While the team wants to be able to see what chemicals are in the air, another goal is to be able to link those chemicals to a certain event during flight in order to inform the Root Cause Corrective Action teams from AFLCMC, who are responding to the physiological event.
“With this type of real-time sensing capability, we’re trying to correlate maneuvers, aircraft parameters, as well as environmental conditions to possible conditions that could affect air quality,” Brothers said.
These sensors could also contribute to the life cycle maintenance needs of the aircraft, which could possibly improve resource efficiency, explained Grant Slusher, who is also a research scientist with 711 HPW.
“There’s a distribution in how the aircraft’s parts wear out,” said Brothers. “Maybe it’s two months or maybe it’s eight months, but if a maintainer has to go in and check everything after four months, it wouldn’t be known if the part went bad at two months or if it’s still good and might go another four months.
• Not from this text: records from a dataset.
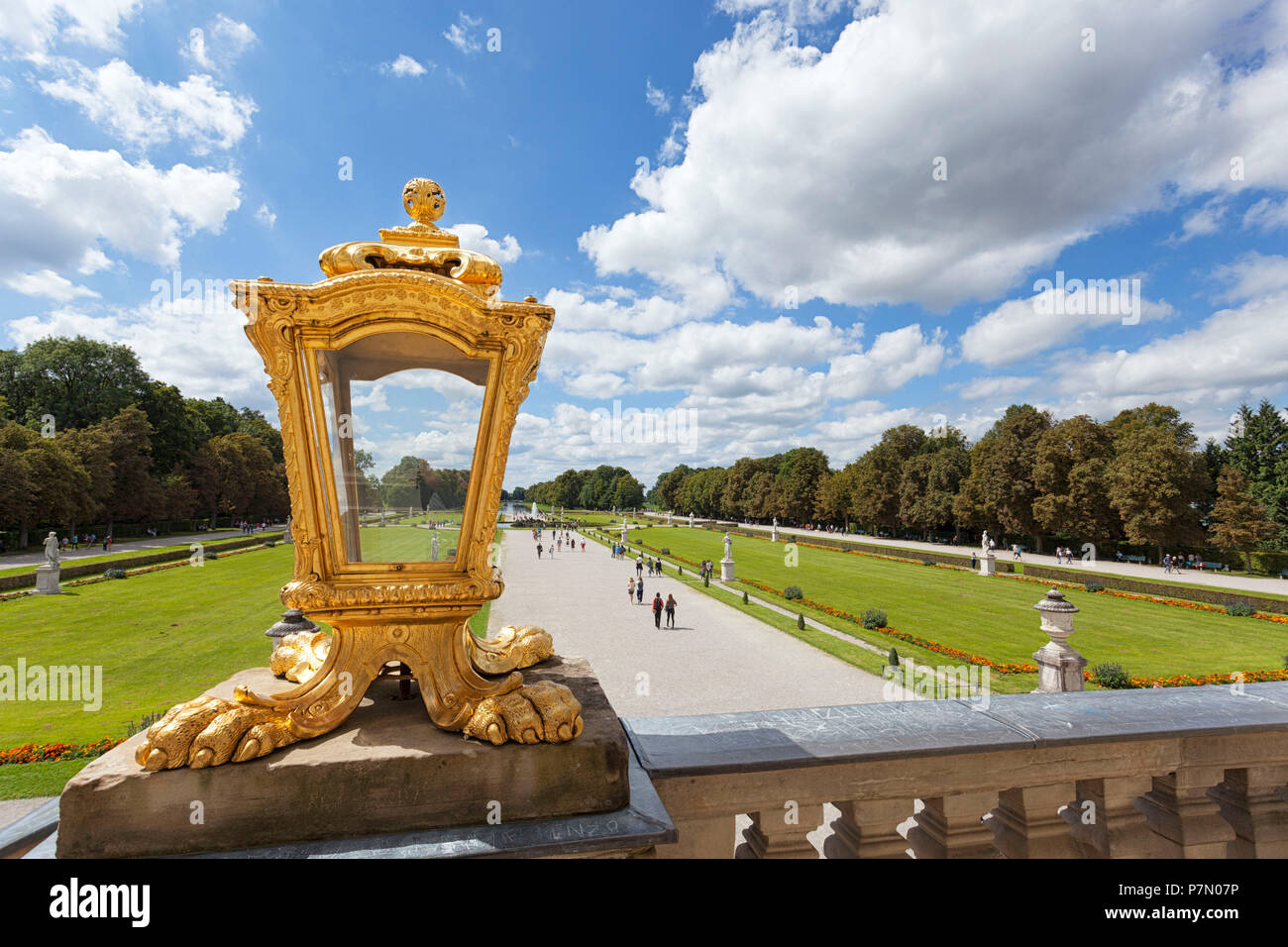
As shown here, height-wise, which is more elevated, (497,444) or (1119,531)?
(497,444)

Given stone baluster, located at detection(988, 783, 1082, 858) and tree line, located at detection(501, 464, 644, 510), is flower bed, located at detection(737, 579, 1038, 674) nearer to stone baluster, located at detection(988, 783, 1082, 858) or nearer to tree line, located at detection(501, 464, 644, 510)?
stone baluster, located at detection(988, 783, 1082, 858)

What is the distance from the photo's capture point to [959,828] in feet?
9.54

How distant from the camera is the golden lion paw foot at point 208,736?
2.12 meters

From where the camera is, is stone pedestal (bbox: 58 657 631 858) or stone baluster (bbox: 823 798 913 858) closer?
stone pedestal (bbox: 58 657 631 858)

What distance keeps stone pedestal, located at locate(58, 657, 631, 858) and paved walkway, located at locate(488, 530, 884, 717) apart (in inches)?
334

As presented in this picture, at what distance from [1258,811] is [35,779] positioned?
1484cm

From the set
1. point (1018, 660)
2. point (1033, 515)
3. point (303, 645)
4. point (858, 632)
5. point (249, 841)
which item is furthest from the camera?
point (1033, 515)

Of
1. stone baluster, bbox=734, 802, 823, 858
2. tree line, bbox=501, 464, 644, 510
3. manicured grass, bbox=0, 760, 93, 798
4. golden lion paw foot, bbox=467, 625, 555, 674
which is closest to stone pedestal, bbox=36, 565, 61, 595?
manicured grass, bbox=0, 760, 93, 798

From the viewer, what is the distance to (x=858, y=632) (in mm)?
21672

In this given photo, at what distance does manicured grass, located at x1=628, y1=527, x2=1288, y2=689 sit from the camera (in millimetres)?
18406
So to have a sensor that could automatically indicate that would reduce manpower needs, reduce down time, and maximize resources.”
The team of collaborators has funded studies to test operational aircraft at numerous Air Force bases, said Martin. “We’re also working to design a smaller version of the sensor that’s specific to various cockpit space constraints and that could meet the longer-term vision of fleet-wide integration.”
The team explained they plan to have different versions of this sensor to plug and play with various weapon systems and the program office needs in both the Air Force and U.S. Navy. They also discussed the importance of their collaborations with academics and small businesses to see if down the line, some of their research can be more easily transitioned to other Department of Defense manned airborne platforms.
“The long-term vision of this research is both to develop a sensor package for use in both PE root cause investigations and to integrate air quality sensors into all of our manned airborne platforms,” said Claude Grigsby, technical advisor for 711 HPW’s Human-Centered ISR Division. “These types of sensors could ultimately be utilized for immediate autonomous activation of back-up oxygen systems if an issue with the air supply is detected. When this work was initiated, as follow-up to previous PE investigations supported by the 711th Human Performance Wing, our goal was to create a capability where the pilot no-longer has to function as the sensor in the system.”